そして一般のおうちにも、小さな円空仏が他にもいくつも今も尚、残されているそうで。

そういえば、数年前、上野に円空展を見に行ったときに、円空さんはとんでもない数の円空仏を彫り、お世話になったお宅に置いていったり、村の病気などで心の拠り所を求める方々のために貸し出したりしたと書かれていましたっけ。

ここ、栃尾観音堂のパンフレットにも円空仏は、「見る人を和ませ、安らぎと生きる喜びを与え、失意の人を慰め、励まし、勇気を与えた」と書いてありましたが、実物を見ると本当に励まされる気がするし、わたしたちに「ムリ」をせず、そのままでいいよ!と言ってくださっているようでもあるし・・・

お堂の中でこの方達のお姿を拝見しているだけで、とても安らいだ気持ちになれるというのを、ただただ感じて、すわっておりました。

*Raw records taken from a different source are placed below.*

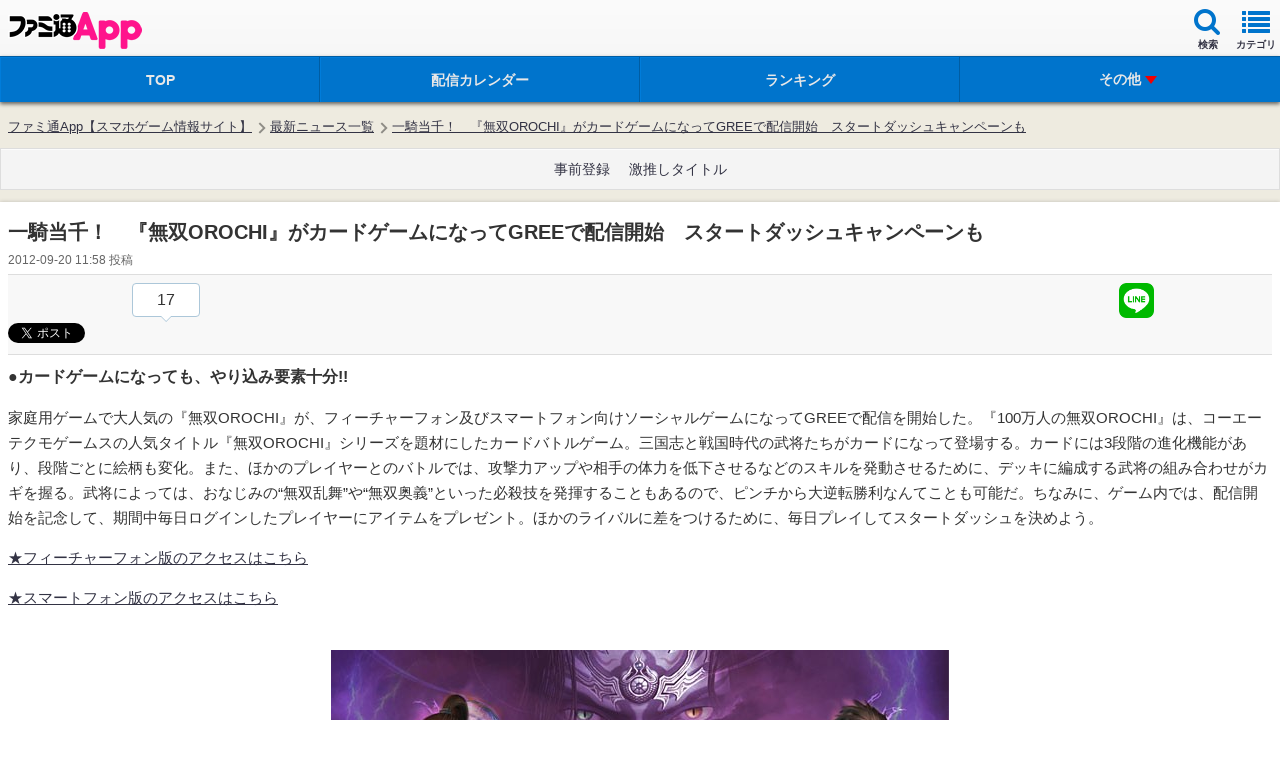

--- FILE ---
content_type: text/html; charset=utf-8
request_url: https://www.google.com/recaptcha/api2/aframe
body_size: 266
content:
<!DOCTYPE HTML><html><head><meta http-equiv="content-type" content="text/html; charset=UTF-8"></head><body><script nonce="gKYOrN5lCKmrqYMndrEy3g">/** Anti-fraud and anti-abuse applications only. See google.com/recaptcha */ try{var clients={'sodar':'https://pagead2.googlesyndication.com/pagead/sodar?'};window.addEventListener("message",function(a){try{if(a.source===window.parent){var b=JSON.parse(a.data);var c=clients[b['id']];if(c){var d=document.createElement('img');d.src=c+b['params']+'&rc='+(localStorage.getItem("rc::a")?sessionStorage.getItem("rc::b"):"");window.document.body.appendChild(d);sessionStorage.setItem("rc::e",parseInt(sessionStorage.getItem("rc::e")||0)+1);localStorage.setItem("rc::h",'1768839891720');}}}catch(b){}});window.parent.postMessage("_grecaptcha_ready", "*");}catch(b){}</script></body></html>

お堂の壁に、物まね芸人のコロッケさんの写真が飾ってあって、ちらちら見ていたら、「最近ここにいらしてね、番組で紹介してくださったの!」なんて話もしてくださり・・・

そうなんですか。有名な方がいらっしゃるとやっぱりいい宣伝になりますね・・・なんて話をしていたら、唐突におばあちゃんの口から「きんききっずのどうもとさんなんかもお忍びでいらっしゃるのよ!」なんて話も出て、ドッキリなわたしたち(笑)

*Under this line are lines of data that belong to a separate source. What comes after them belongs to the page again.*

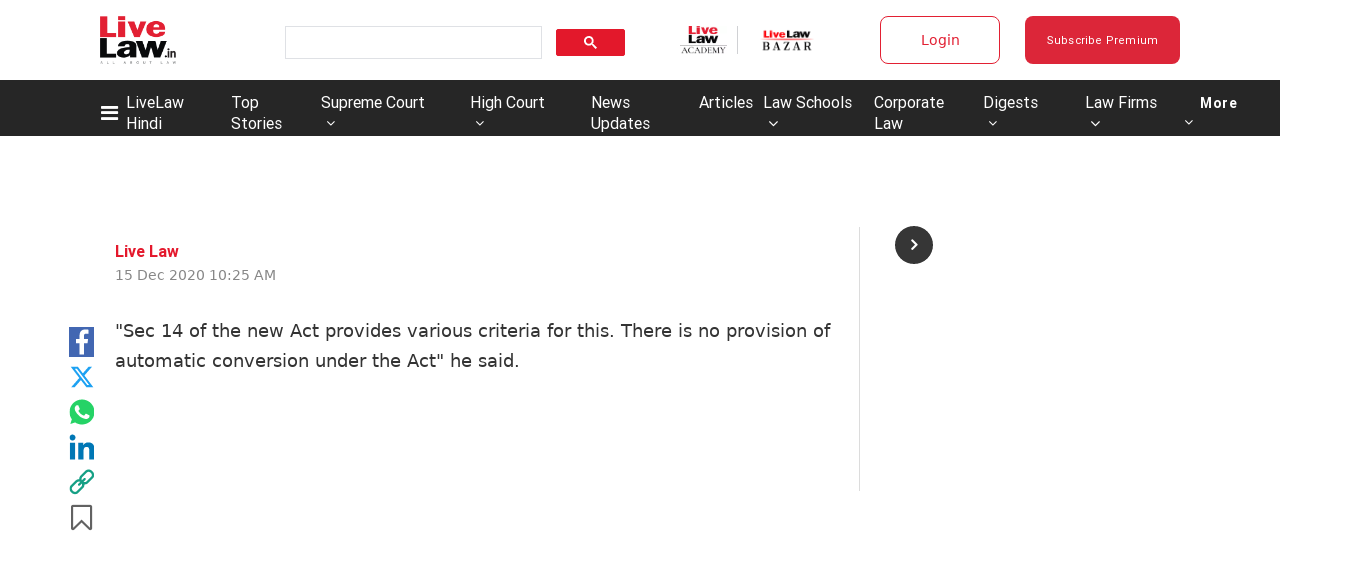

--- FILE ---
content_type: application/javascript; charset=utf-8
request_url: https://c.in.webengage.com/upf2.js?upfc=N4IgrgDgZiBcAuAnMBTANCAzgSwCablDwNlABYBjANgCMBmAVgbgDswAbdjAPxTIEYyAJgDmAK1YcuIfkIDsKITQYVJnAL4Z4JNhoztsFFC0woAwgHtcKOCGwtuAQ0f86%2FKrjIh9YPLbpy%2FHJ0ABz8NAAMUFB0bhECUGQAnFRUjiEM%2FCEUjnQR9IlQEXQUXvoQtgAW8PAQmLAA9A0A7q0AdAYAbijsjs1t9g00YABeI0OjIwC0ckJUdN4giDCwIIsiKBa2AJ4g6kAA%3D%3D&jsonp=_we_jsonp_global_cb_1768653775098
body_size: 485
content:
_we_jsonp_global_cb_1768653775098({"static_list":{"ids":{"4c6b355":false,"~~e4142gj":false,"127e2b5c":false},"ts":1768653775447},"user_profile":{"geo":{"clientIp":"3.141.8.120","serverTimeStamp":1768653775443,"country":"United States","region":"Ohio","city":"Columbus","geoplugin_countryName":"United States","geoplugin_region":"Ohio","geoplugin_city":"Columbus","countryCode":"US","tz_name":"America/New_York","tz_offset":-300},"acquisitionData":{"referrer_type":"direct","landing_page":"https://www.livelaw.in/buzz/buzz-7263"},"ua":{"browser":{"name":"Chrome","version":"131","browser_version":"131.0.0.0"},"os":{"name":"Mac OS","version":"10.15.7"},"device":"desktop"},"tld":"livelaw.in","ts":1768653775456}})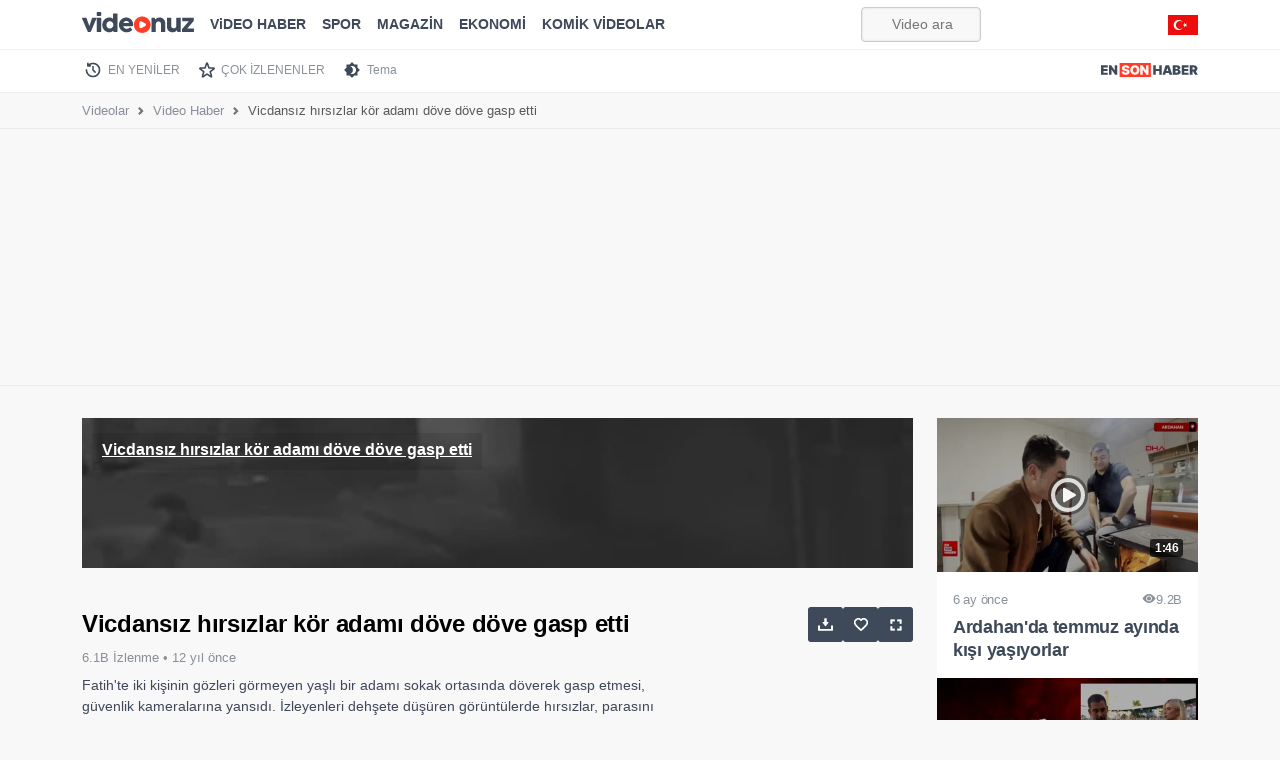

--- FILE ---
content_type: application/javascript; charset=utf-8
request_url: https://fundingchoicesmessages.google.com/f/AGSKWxXK9uhitmRKsnqGypWcLj1AWFra8EZGFI-Fjz322zXJBR44F1fkpkk9BdmZ2YoXx_bvO6eThMgYbOzBBseGXSYEd2JxFUpcHcxI62ONmQ0jrdgp9Sqf07lopXoin_mz949nwrGWRHOf98I6Po3-QtEGX6Dm_JQoorS3e0kfd61hCrznNGBY6TTUaJ7g/__dynamicads/_ad_slot=_adscript./nativeads-/bannerserver?
body_size: -1292
content:
window['20c9eaa6-bc03-485d-8235-69bc9e309c81'] = true;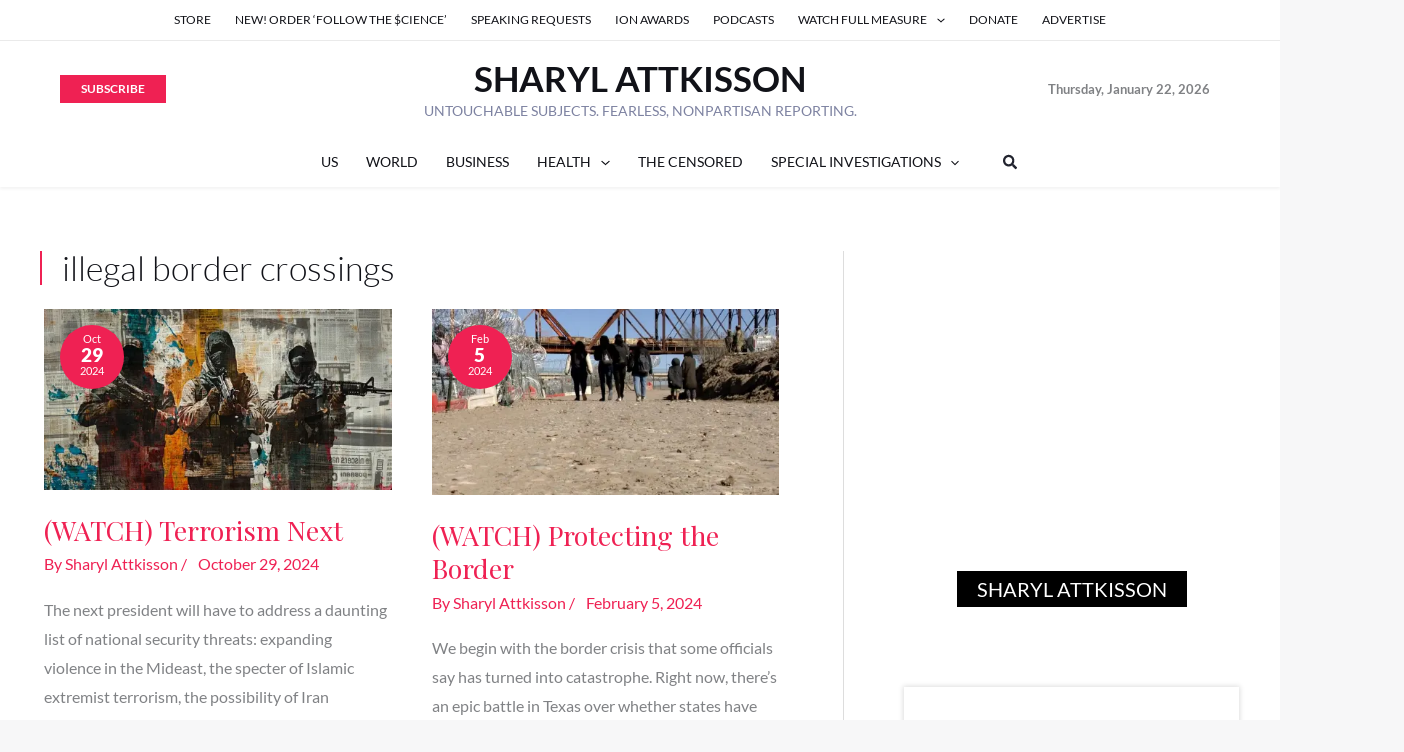

--- FILE ---
content_type: text/css
request_url: https://sharylattkisson.com/wp-content/uploads/elementor/css/post-28016.css?x46642
body_size: 148
content:
.elementor-28016 .elementor-element.elementor-element-1d1546b{--display:flex;--flex-direction:column;--container-widget-width:100%;--container-widget-height:initial;--container-widget-flex-grow:0;--container-widget-align-self:initial;--flex-wrap-mobile:wrap;--padding-top:0px;--padding-bottom:0px;--padding-left:0px;--padding-right:0px;}.elementor-28016 .elementor-element.elementor-element-1d1546b:not(.elementor-motion-effects-element-type-background), .elementor-28016 .elementor-element.elementor-element-1d1546b > .elementor-motion-effects-container > .elementor-motion-effects-layer{background-color:#FDFDFD;}.elementor-28016 .elementor-element.elementor-element-d8568f2{--display:flex;--justify-content:center;--align-items:center;--container-widget-width:calc( ( 1 - var( --container-widget-flex-grow ) ) * 100% );--padding-top:5px;--padding-bottom:30px;--padding-left:20px;--padding-right:20px;}.elementor-28016 .elementor-element.elementor-element-d8568f2.e-con{--align-self:center;}.elementor-28016 .elementor-element.elementor-element-ceddfd8{text-align:center;}.elementor-28016 .elementor-element.elementor-element-ceddfd8 .elementor-heading-title{font-size:24px;line-height:1.5em;}#elementor-popup-modal-28016 .dialog-widget-content{animation-duration:0.3s;background-color:#FFFCFC00;margin:0px 0px 0px 0px;}#elementor-popup-modal-28016{background-color:rgba(0,0,0,.8);justify-content:center;align-items:center;pointer-events:all;}#elementor-popup-modal-28016 .dialog-message{width:400px;height:auto;padding:0px 0px 0px 0px;}#elementor-popup-modal-28016 .dialog-close-button{display:flex;font-size:20px;}#elementor-popup-modal-28016 .dialog-close-button i{color:#FFFFFF;}#elementor-popup-modal-28016 .dialog-close-button svg{fill:#FFFFFF;}@media(max-width:767px){#elementor-popup-modal-28016 .dialog-message{width:310px;}}

--- FILE ---
content_type: application/javascript
request_url: https://prism.app-us1.com/?a=90057684&u=https%3A%2F%2Fsharylattkisson.com%2Ftag%2Fillegal-border-crossings%2F
body_size: 121
content:
window.visitorGlobalObject=window.visitorGlobalObject||window.prismGlobalObject;window.visitorGlobalObject.setVisitorId('4d2b166d-bc0c-4400-9de0-bc4012b15f8b', '90057684');window.visitorGlobalObject.setWhitelistedServices('tracking', '90057684');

そりゃそうでしょうとも。ここは彼も大好きな天川村!!

でも、お忍びだそうだし、ここで必要以上にその話に食いつくのも、この村のやさしいみなさまに対しても、つよしさんご本人に対しても失礼な気がして・・・

心の中でそっとほっこりして、それ以上は触れませんでした。

つよしさんもわたしたちと同じように、このおばあちゃんの温かくて素敵なお話を聞いたかな?
同じように円空さんたちを見て、どんな風に感じられたかしら。

ショコラ嬢もわたしも、このあたり、おばあちゃんの話の腰を折らないように、一言も口をきかず、ひたすら相槌を打つのみでしたが、心の中では感慨深く、いろんなことを思ってましたよ、もちろん。

というわけで、大きく息を吸って、彼の残り香を感じつつ・・・(いつのだよ!!笑)

あれっ!?ちょっと待って!!
数珠の話がちっとも出ないけど・・・と思い出しました。

入館料くらいのつもりで、数珠代を払ってくださいね!と言われていたのに、わたしたちはまだその話を聞いていないではありませんか!!

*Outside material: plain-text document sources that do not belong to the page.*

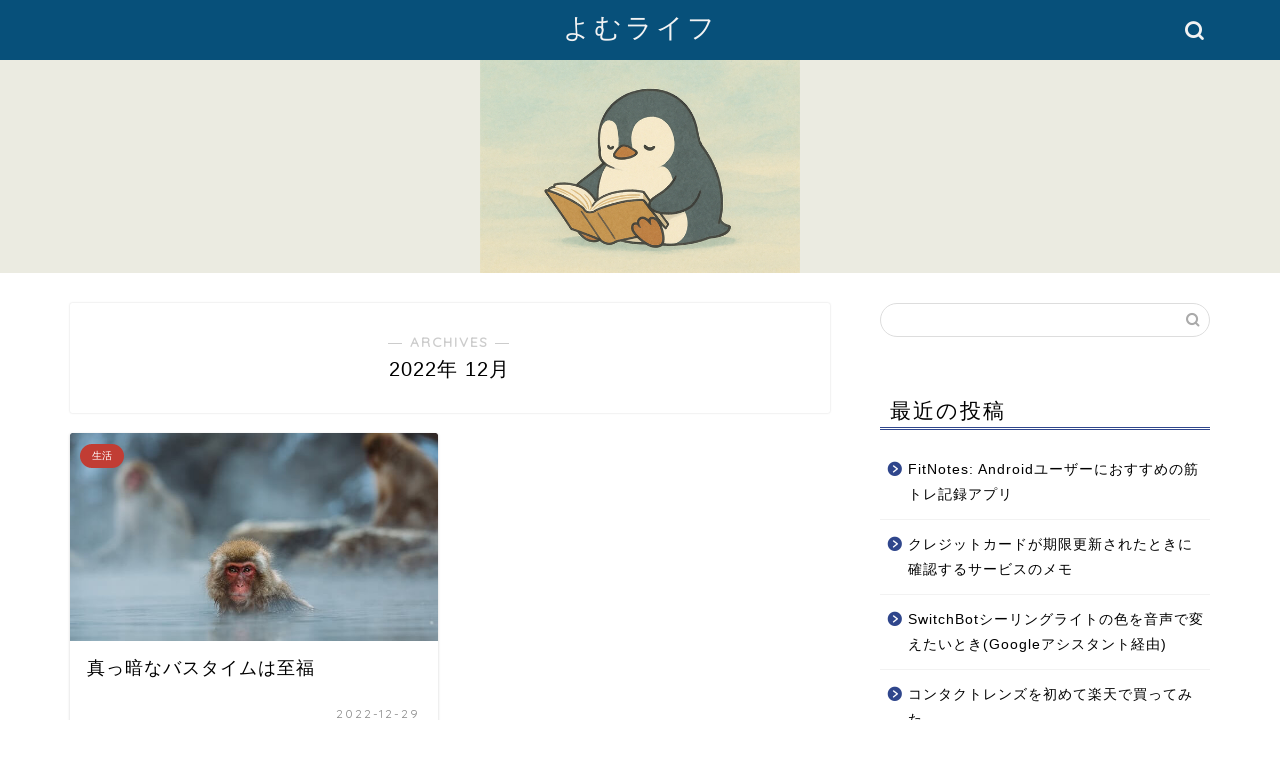

--- FILE ---
content_type: text/html; charset=utf-8
request_url: https://www.google.com/recaptcha/api2/aframe
body_size: 268
content:
<!DOCTYPE HTML><html><head><meta http-equiv="content-type" content="text/html; charset=UTF-8"></head><body><script nonce="yUg2s3JD2FE6ckoAPVxKuQ">/** Anti-fraud and anti-abuse applications only. See google.com/recaptcha */ try{var clients={'sodar':'https://pagead2.googlesyndication.com/pagead/sodar?'};window.addEventListener("message",function(a){try{if(a.source===window.parent){var b=JSON.parse(a.data);var c=clients[b['id']];if(c){var d=document.createElement('img');d.src=c+b['params']+'&rc='+(localStorage.getItem("rc::a")?sessionStorage.getItem("rc::b"):"");window.document.body.appendChild(d);sessionStorage.setItem("rc::e",parseInt(sessionStorage.getItem("rc::e")||0)+1);localStorage.setItem("rc::h",'1769044480474');}}}catch(b){}});window.parent.postMessage("_grecaptcha_ready", "*");}catch(b){}</script></body></html>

おばあちゃんはこちらが言わなければ何も言いそうになかったので、ついにこちらからその話を切り出すわたしたち(笑)

そうしたら、とてもとても申し訳なさそうに、「数が今少なくてね〜」なんて言いながら、お数珠がたくさんぶらさがった台を見せてくださいました。

ショコラさんは透明のお数珠を、わたしはレモン色のお数珠をいただいてきたのですが
「これらもちゃんと高野山に持って行って、拝んでもらってきてあるのよ」とのことでした。

旅の記念の品がまたひとつ増えて、とてもhappyなわたしたち。

おばあちゃんは、終始お金を取るのが申し訳ないと言った風情でしたが、これだけの時間、ずっと付き合っていただいたんだし、拝観料とか取っても全然いいのに・・・

そんなところも本当に謙虚でやさしい方々ばかりにお会いして、なんだか都会の日常でささくれだっていた心がどんどん凪いでゆくのを感じました。

「今度、お祭りのときにいらっしゃい。周りの人たちがとってもたくさん集まって、それはそれはにぎやかなのよ。」とおっしゃってました。

パンフレットにも書いてありましたが、今の世相に欠けたもの、現代人の心に失われたものを思い出させてもらったような気がします。

帰り際に、おばあちゃんの旦那さまにもお会いして、ペンションの方とみんなで、しばし外でおしゃべりしました。

畑に出ていらしたそうです。

ペンションのオーナーさんとも旧知の仲といった感じで、おそらく子ども時代から、ず〜っといろんな歴史を共有してらっしゃるのだろうなぁと思いました。

そういうのもいいなぁ。

またひとつ、天川村で訪れたい場所が増えました。
田舎のおばあちゃんのうちに帰るように、またかの地を訪れたいです。

追伸的にちょっと触れておきますが、この時に、もうちょっと先まで行くと、今は廃校になった旧天川西小跡があって、「天和の里」という施設に生まれ変わり、公開されているのだとか。

総ヒノキ造りの校舎などが自由に見学できたりもするのだそうです。

おばあちゃんたちにとっては、思い出の母校で、とても大事な場所だったそうです。

いつかそちらも訪ねてみたいものだと思いました。